> **What is being asked**
A verbatim copy of the listing is what is needed, minus any pictures.

---------- The data ----------

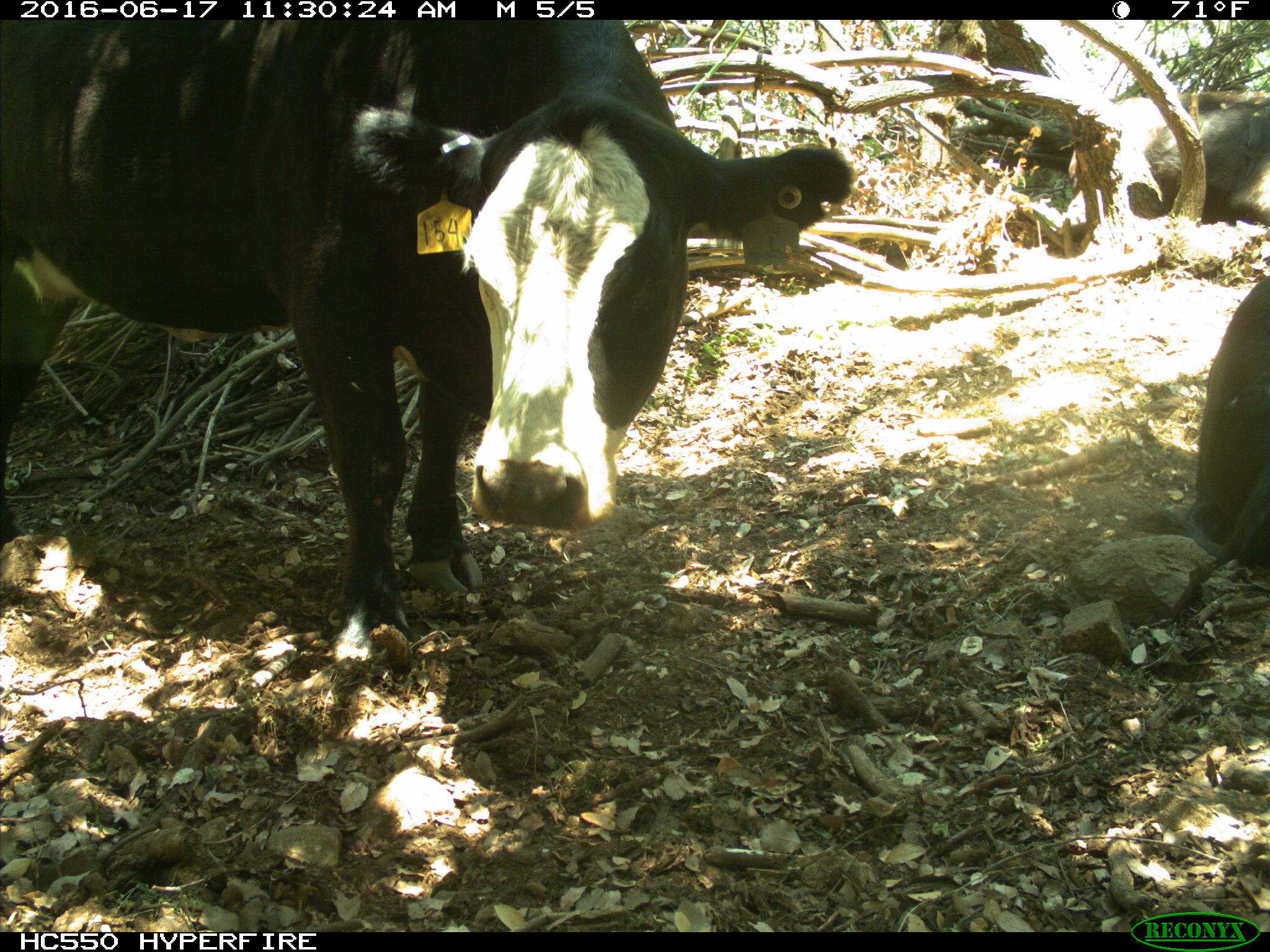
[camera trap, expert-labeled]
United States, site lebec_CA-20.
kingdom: Animalia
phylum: Chordata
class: Mammalia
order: Artiodactyla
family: Bovidae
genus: Bos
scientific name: Bos taurus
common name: domestic cow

----------

> **Exercise output**
[camera trap, expert-labeled]
United States, site lebec_CA-20.
kingdom: Animalia
phylum: Chordata
class: Mammalia
order: Artiodactyla
family: Bovidae
genus: Bos
scientific name: Bos taurus
common name: domestic cow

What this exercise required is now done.